A game married people play.
I ordered a $9.00 salad on a food delivery app. That’s $57.00 I’ll never see again.
Dunkin Donuts gives you zero or fifty nine napkins, there is no in between.
The past three months of 2021 have flown by.
Has anyone tried ejecting 2020, blowing on it, putting it back in and hitting play?
I love snow
– People who never shovel
Every Christmas I buy my niece and nephew something that has to be assembled, because watching my pissed off brother struggle to put it together is my Christmas.
The “quarantine 15” refers to the 15 pounds people have gained since the quarantine started.
I’m well into my third quarantine then.
Every Crock-Pot recipe:
– throw in anything you have left in the house
– cook three to eleven hours.
Mashed potatoes with the skin still on them was invented by a person who was peeling potatoes and eventually said screw it.
My wife has so many different sighs they should have subtitles.

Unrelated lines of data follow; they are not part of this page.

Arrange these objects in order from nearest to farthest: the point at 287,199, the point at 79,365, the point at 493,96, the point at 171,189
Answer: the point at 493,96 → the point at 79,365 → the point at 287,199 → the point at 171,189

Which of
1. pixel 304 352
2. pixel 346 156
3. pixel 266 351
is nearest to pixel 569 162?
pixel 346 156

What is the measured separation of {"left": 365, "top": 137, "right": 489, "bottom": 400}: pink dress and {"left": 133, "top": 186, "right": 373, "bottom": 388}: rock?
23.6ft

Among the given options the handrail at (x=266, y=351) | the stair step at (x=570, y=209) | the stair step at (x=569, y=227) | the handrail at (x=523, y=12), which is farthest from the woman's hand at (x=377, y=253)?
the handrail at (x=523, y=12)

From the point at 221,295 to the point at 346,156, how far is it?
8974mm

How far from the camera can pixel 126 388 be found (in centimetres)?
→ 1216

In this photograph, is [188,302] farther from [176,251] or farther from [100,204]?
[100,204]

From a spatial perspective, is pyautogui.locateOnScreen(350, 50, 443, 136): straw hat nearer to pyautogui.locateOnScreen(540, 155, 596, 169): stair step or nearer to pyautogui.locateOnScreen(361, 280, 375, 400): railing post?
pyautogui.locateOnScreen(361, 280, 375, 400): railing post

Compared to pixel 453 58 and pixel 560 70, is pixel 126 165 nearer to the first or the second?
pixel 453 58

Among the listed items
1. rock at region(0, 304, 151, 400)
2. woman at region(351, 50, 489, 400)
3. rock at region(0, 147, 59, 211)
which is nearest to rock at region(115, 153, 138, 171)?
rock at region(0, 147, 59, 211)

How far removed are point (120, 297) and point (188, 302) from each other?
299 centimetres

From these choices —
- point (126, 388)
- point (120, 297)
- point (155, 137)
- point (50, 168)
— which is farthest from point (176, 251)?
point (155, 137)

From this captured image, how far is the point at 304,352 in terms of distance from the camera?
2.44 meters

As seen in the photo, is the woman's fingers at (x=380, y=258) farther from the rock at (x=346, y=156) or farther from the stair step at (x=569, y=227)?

We haven’t seen the full damage this epidemic will cause, that will happen in about five to seven months with all of the gender reveal parties.
My wife’s job is to announce our exit is two miles away when we pass a big sign that says our exit is two miles away.
When we were kids our “get home” text was a streetlight.
I have a video appointment with my doctor.
I’m going to hang a photo of an empty examination room in front of the webcam and show up fifteen minutes late so he can experience what I normally go through.